Ante la tumba de Hannah Arendt se me han hecho algo más inteligibles algunos aspectos de la ordenación americana de ciertos espacios. He aprendido a observar con más atención que antes al menos tres límites, que en los Estados Unidos están en ocasiones trazados de otra manera que en el viejo mundo: el límite entre ciudad y campo; el límite entre universidad y ciudad y, finalmente, el límite entre cementerio y mundo de los vivos. Me di clara cuenta de que la filósofa que se hizo enterrar junto a su marido, un profesor carismático que había enseñado en el College durante decenios, no había elegido una tumba en un pueblo, como hiciera su antiguo maestro y amante marburgués Martin Heidegger cuando escogió como lugar de su eterno descanso el camposanto de Meßkirch. Según criterios estadísticos, no hay provincia más profunda que Annandale-on-Hudson; difícil imaginar un lugar donde la aldea, que es como la primera tesis de la humanidad frente a la naturaleza, se segregue del campo de forma tan provisional e incierta como aquí. Pero el cementerio del campus no es el cementerio de un pueblo. El campus es la universidad abstraída del cuerpo urbano; la universidad encarna el tipo ideal del sitio donde las ciudades son máximamente urbanas.

[Entradas de datos recopiladas]
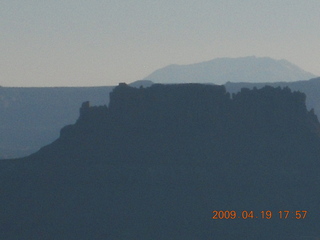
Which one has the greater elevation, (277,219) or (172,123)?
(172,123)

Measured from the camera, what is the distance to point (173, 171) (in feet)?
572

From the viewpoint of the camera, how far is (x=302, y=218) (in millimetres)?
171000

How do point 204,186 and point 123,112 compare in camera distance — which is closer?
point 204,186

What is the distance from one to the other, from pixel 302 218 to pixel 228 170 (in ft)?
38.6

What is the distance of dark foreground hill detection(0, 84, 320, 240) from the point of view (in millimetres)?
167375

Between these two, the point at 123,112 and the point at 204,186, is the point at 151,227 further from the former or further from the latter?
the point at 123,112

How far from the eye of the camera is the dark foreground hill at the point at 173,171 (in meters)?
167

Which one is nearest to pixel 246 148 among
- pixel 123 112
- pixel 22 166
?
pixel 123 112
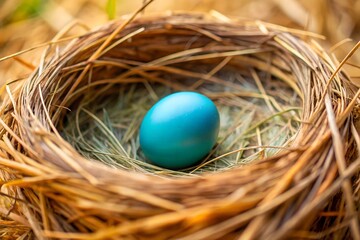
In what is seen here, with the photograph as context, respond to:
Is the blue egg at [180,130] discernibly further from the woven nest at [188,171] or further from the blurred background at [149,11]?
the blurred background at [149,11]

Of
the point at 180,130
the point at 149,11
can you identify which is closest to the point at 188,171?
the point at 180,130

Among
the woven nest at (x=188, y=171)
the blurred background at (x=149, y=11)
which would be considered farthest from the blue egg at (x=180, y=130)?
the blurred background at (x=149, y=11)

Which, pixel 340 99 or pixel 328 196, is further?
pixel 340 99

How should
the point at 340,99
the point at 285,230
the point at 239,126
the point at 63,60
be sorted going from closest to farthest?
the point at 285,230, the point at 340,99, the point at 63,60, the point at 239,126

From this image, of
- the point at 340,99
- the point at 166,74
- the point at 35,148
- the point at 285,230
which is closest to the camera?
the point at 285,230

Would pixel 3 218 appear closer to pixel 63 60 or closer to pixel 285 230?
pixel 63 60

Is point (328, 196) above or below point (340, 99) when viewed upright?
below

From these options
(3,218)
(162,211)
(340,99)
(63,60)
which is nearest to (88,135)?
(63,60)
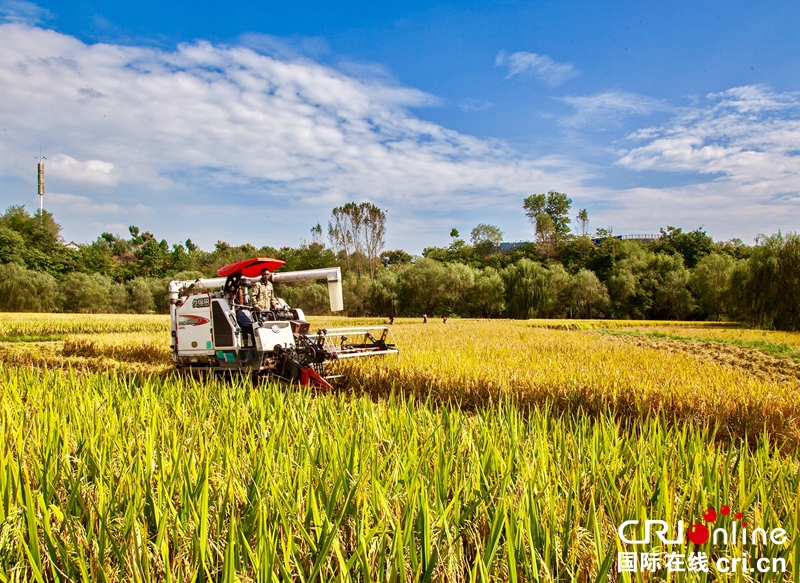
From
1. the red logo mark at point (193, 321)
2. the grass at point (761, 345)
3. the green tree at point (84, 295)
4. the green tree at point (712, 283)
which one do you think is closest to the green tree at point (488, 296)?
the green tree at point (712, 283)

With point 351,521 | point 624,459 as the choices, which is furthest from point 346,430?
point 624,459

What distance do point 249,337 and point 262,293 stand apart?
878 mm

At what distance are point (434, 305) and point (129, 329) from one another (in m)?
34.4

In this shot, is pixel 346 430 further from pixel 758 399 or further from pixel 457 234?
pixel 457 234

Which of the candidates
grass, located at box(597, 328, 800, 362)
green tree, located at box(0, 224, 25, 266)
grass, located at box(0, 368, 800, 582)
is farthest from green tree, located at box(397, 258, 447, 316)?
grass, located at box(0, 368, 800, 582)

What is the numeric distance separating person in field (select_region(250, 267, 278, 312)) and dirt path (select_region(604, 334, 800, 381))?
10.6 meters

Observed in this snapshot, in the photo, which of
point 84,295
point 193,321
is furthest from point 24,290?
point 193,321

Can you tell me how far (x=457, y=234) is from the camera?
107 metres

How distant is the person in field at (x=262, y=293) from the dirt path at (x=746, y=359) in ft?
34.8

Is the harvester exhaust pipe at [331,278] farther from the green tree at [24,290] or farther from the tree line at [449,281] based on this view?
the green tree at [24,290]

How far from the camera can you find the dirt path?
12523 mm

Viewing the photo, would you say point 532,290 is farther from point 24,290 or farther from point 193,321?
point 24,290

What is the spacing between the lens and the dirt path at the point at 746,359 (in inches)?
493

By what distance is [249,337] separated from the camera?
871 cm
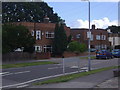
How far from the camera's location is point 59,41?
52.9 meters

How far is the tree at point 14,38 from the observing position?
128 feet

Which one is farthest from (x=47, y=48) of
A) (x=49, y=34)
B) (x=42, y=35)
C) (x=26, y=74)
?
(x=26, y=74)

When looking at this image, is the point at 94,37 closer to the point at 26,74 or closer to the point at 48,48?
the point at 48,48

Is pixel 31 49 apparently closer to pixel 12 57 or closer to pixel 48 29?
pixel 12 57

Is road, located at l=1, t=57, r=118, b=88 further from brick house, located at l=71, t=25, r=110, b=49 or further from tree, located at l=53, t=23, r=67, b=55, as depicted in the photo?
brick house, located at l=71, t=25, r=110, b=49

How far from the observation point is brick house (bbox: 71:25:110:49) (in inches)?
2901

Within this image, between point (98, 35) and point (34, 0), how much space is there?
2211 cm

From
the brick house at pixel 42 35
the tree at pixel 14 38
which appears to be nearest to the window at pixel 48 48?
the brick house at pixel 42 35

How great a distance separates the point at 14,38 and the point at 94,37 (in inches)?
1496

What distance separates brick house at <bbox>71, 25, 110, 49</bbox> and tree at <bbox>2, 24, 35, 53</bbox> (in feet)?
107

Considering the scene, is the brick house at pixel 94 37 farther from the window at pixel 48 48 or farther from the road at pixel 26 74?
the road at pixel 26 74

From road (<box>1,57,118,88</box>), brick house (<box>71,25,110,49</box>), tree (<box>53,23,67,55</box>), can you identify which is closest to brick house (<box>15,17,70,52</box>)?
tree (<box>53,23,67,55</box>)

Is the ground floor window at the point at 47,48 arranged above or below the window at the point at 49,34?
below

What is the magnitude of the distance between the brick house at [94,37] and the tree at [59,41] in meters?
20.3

ORDEN DE TRABAJO 1. En el texto sobre la tumba de Hannah Arendt, ¿qué lugar escogió Martin Heidegger para su eterno descanso?
ORDEN DE TRABAJO 2. Prosigue el texto sobre la tumba de Hannah Arendt a partir de su última oración.
Los registros forman un material independiente del texto.

RESPUESTA 1. El camposanto de Meßkirch.

RESPUESTA 2.
Campus, Academia, Universidad, College. Nombres de instituciones o espacios que testimonian la irrupción en las ciudades del mundo ensanchado por la teoría. Muestran los lugares donde se establecieron sencillas poblaciones humanas para grandes planes. Allí donde se establecieron universidades y academias, las ciudades de provincias pasaron a ser potenciales capitales. Los Estados Unidos de América, la hiperbólica colonia europea, lograron incluso separar el corazón lógico del cuerpo urbano del propio cuerpo urbano y aislarlo bajo la denominación de campus, de campo de estudio, no raras veces como un sector de un paisaje en el que los profesores aparecen como los primeros hombres.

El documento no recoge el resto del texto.